→ **DOCUMENT TEXT**:
Stories in Stone: Geologist Helps Us Discover History Hidden Around Us

What can the buildings around us say about local history? Geologist David B. Williams reveals secrets hidden in the stone all around us during a recent interview with Spark magazine.

When we walk into a modern building, we seldom think of the stone around us. Sometimes we barely think of it as stone at all. Geologist and author David B. Williams would like to change our way of seeing the materials of our everyday spaces.

“It’s something that we walk by every day, but to me, geology is part of our lives,” Williams says. “And building stone allows you to connect with that and realize that geologic stories and human stories are always intersecting.”

Williams carries out that mission as part of the Humanities Washington Speakers Bureau, carrying his eye for stone and structure to presentations statewide. His talk takes its title from his 2009 book Stories in Stone: Travels Through Urban Geology, a past nominee for the Washington Book Award. On the road, he refines its point to specific locales in Washington.

Stories in Stone

Stories in Stone, by David B. Williams

“The talk focuses on Seattle,” he says, “but wherever I go, I try to weave in what I can about the local building stone that’s used.”

In his career as a geology writer, Williams has looked at Utah’s White Rim Trail, the Southwest canyonlands and his own Seattle. He’s written numerous essays, and keeps readers up to date through his own blog. In observing how cities use stone, he’s seen the same cycle repeat itself many times.

“Most places initially start out using whatever’s locally available — then as the city becomes wealthier and/or fashion changes, they seek rock from all over the world,” he said. “Even though you might think, ‘Wow they’re shipping stone from India to Spokane, that seems a little ridiculous,’ they still do it. And every city does that — they all follow the same pattern.”

→ **DATASET RECORDS**:

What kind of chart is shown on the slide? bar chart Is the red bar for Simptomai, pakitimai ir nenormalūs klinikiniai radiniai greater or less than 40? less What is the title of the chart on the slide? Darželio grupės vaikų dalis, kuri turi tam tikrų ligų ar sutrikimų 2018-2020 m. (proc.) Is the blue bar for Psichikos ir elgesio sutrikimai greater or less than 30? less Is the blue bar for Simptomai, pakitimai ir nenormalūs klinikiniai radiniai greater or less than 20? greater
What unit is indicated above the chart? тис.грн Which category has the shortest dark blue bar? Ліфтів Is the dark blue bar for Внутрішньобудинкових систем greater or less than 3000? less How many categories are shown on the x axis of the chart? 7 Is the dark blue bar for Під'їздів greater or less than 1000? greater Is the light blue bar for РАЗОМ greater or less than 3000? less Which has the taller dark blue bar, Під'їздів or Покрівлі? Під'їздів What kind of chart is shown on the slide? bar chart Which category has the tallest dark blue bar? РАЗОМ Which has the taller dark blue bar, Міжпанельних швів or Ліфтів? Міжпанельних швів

--

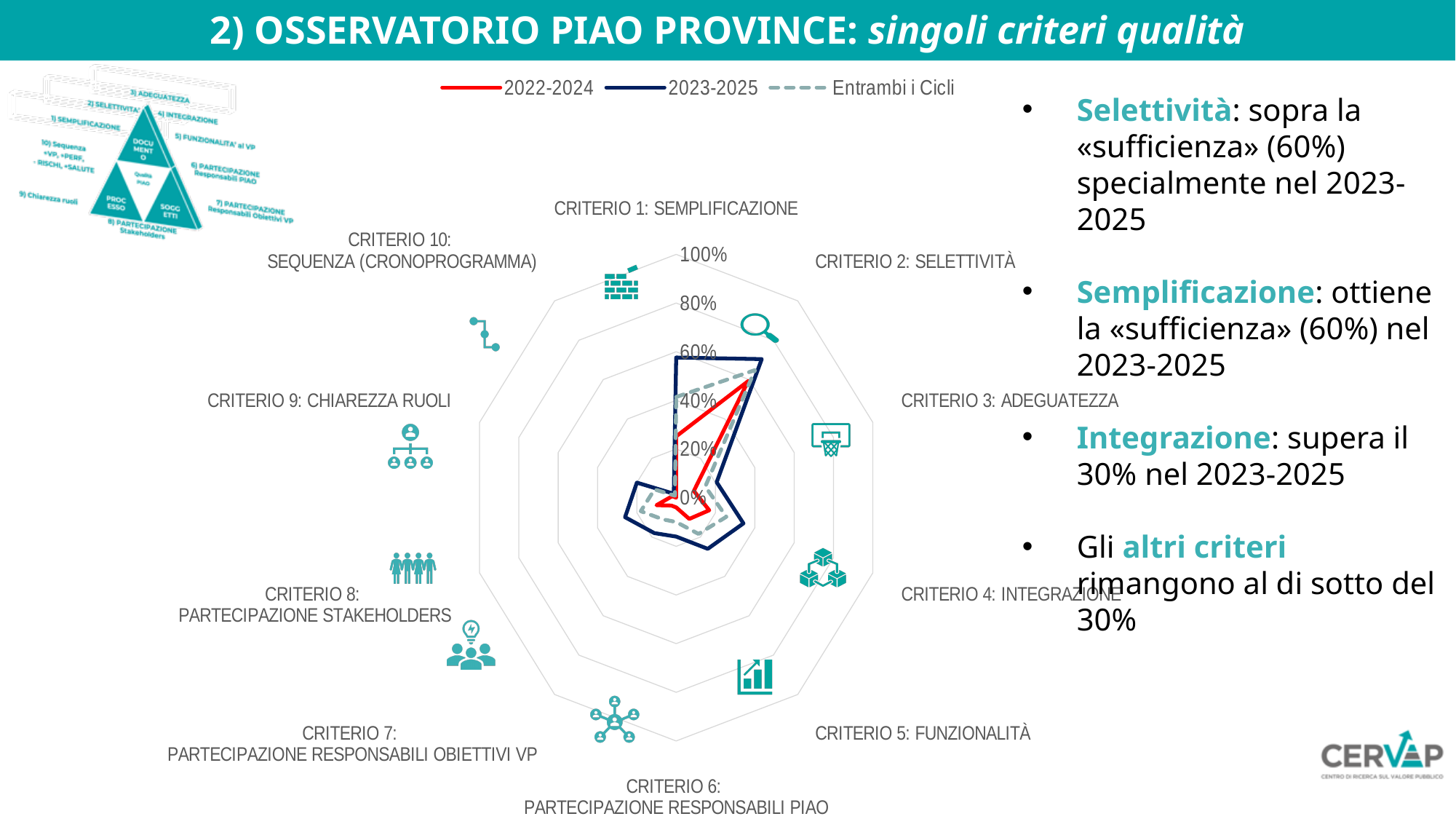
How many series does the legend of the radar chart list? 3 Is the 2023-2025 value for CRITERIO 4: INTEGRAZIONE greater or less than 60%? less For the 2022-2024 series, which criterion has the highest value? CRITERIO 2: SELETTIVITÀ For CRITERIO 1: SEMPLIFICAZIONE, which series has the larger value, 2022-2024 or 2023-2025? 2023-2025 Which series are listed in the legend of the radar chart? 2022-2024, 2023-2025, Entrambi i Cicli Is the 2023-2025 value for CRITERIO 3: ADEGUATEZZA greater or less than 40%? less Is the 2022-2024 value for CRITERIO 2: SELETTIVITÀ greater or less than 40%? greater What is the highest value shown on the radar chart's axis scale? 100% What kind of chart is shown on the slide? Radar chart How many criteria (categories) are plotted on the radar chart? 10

→ **PROBLEM TO SOLVE**: Resume the article above about building stone and urban geology, continuing it after its final paragraph.

→ **REPLY**:
Williams next appears at a series of presentation June 21-22 in the Spokane area, and is available for future bookings.


What: Stories In Stone: Travels Through Urban Geology in Washington State, a Humanities Washington Speakers Bureau presentation by David B. Williams

• June 21, 2013: Spokane, Moran Prarie Library [Details]
• June 21, 2013: Cheney, Cheney Library [Details]
• June 22, 2013: Spokane, Argonne Library [Details]
• June 22, 2013: Spokane, North Spokane Library [Details]

Questions? Contact Zaki Abdelhamid at (206) 682-1770 x102 or

Humanities Washington: What’s the oldest or most significant architectural stone in Seattle?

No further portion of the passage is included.